Three judges are being sent as part of a French investigation that opened last month into the causes of the 75-year-old Palestinian leader's death at a Paris military hospital in 2004.

Arafat's widow, Suha, asked Palestinian and Arab officials to defer to the French investigation, which was prompted by recent evidence suggesting the Palestinian leader may have been poisoned.

Last month, one of Mrs Arafat's lawyers said she had opted for the French inquiry because one led by either the West Bank's Palestinian Authority (PA) or Israel would be politically charged. PA officials have indicated they would cooperate with the French investigation.

"I respectfully ask the Palestinian Authority and the Arab League to suspend all initiatives while the French justice system is looking into the case, other than to act together with them," said Mrs Arafat, adding that the French investigation "should take precedence over all other procedures".

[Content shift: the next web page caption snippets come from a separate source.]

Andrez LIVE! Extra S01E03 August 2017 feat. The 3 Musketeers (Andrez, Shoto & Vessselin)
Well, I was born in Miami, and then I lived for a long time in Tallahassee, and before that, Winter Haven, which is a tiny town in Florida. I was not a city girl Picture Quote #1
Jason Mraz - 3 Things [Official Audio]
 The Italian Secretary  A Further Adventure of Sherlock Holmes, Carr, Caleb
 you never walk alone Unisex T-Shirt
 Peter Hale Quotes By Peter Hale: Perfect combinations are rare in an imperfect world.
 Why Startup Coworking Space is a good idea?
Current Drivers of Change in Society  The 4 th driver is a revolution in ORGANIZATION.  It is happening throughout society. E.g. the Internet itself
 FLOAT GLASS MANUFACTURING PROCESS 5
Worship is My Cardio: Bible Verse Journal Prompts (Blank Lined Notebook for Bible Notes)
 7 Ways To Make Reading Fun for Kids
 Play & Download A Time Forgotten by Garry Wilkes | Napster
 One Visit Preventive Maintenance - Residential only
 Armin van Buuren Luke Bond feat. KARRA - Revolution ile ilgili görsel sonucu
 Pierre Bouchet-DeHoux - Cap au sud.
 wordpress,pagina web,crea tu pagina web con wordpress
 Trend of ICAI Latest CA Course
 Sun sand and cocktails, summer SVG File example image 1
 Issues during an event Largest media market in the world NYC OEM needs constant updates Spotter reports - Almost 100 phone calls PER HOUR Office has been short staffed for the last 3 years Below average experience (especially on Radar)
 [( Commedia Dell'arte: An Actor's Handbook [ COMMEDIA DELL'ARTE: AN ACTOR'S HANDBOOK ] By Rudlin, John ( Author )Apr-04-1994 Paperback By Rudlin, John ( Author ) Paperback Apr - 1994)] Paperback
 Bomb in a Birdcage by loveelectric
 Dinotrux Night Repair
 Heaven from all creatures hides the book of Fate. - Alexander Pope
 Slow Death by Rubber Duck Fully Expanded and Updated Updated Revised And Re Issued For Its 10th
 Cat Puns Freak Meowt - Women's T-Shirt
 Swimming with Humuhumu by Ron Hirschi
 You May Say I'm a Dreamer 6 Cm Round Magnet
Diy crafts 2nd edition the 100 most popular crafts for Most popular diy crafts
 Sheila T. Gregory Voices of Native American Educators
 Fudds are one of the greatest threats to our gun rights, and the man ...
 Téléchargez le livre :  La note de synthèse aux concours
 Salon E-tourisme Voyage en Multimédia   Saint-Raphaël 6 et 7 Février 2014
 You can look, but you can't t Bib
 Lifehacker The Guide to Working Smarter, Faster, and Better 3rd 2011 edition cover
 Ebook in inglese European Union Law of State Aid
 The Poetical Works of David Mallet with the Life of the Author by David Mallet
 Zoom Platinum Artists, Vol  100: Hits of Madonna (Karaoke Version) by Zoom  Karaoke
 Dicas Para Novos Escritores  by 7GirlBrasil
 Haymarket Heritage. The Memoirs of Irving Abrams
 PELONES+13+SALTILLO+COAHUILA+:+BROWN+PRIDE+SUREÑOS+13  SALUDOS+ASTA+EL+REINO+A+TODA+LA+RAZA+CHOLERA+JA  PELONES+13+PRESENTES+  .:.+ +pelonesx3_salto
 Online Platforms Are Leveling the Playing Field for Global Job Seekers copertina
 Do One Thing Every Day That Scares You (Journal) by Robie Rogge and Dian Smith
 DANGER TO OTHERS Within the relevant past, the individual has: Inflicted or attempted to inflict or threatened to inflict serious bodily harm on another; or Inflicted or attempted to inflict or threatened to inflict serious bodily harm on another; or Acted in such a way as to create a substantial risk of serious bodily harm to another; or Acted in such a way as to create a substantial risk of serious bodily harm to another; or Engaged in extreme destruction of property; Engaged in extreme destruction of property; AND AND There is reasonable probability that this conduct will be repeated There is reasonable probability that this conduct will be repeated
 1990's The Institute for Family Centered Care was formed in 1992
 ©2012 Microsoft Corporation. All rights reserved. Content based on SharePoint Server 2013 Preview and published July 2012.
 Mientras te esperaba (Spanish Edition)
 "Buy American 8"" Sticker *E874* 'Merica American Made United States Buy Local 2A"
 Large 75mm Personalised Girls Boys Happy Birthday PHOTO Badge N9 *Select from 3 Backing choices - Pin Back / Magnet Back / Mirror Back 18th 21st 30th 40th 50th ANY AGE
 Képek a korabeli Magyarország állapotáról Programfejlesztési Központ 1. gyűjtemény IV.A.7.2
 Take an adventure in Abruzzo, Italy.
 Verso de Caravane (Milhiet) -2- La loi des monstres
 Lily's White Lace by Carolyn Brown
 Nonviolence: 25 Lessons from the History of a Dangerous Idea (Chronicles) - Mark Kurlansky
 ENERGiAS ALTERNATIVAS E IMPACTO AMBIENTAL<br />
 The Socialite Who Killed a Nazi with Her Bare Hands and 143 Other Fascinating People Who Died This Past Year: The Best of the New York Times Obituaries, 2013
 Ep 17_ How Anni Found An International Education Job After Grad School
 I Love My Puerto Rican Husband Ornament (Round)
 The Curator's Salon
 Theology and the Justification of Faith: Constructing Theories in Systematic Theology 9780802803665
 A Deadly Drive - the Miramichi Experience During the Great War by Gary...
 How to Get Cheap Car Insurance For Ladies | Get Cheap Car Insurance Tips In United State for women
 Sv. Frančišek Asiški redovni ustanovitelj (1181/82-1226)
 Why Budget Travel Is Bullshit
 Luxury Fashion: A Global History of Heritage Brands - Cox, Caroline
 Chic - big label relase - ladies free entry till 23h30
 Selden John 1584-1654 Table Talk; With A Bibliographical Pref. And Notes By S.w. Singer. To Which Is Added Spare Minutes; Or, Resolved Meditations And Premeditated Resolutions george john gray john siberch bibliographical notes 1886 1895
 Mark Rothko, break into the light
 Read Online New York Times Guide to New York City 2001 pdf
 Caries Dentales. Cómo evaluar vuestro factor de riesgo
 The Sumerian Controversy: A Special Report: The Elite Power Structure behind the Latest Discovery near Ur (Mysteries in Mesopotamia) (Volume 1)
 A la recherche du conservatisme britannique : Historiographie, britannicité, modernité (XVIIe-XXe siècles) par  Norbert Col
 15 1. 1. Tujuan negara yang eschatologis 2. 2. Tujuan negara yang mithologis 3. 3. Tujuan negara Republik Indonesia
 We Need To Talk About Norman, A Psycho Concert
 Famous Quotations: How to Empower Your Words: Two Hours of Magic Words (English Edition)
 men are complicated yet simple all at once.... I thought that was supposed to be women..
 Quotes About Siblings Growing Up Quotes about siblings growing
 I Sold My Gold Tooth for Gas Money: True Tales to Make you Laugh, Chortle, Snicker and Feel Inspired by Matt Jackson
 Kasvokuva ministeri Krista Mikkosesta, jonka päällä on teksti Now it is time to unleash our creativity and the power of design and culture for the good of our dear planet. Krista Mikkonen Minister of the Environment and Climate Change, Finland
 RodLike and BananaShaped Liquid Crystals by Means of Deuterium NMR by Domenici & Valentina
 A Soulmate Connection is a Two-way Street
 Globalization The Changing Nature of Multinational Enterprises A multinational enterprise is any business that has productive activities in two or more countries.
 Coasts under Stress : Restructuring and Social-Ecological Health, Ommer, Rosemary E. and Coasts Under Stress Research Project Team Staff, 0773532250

Scientists at the Swiss-based Institute of Radiation Physics laboratory recently found on Arafat's belongings traces of polonium-210 - the same radioactive isotope that was used to kill a Russian dissident in London six year ago.

No post mortem was ever performed on Arafat. Scientists at the laboratory warned last week that further delays in examining his body could complicate the procedure.

Arafat's remains are interred in a limestone tomb at the PA presidential compound in Ramallah. It is considered a temporary resting place because Arafat wanted to be buried in Jerusalem, as the capital of the Palestinian state.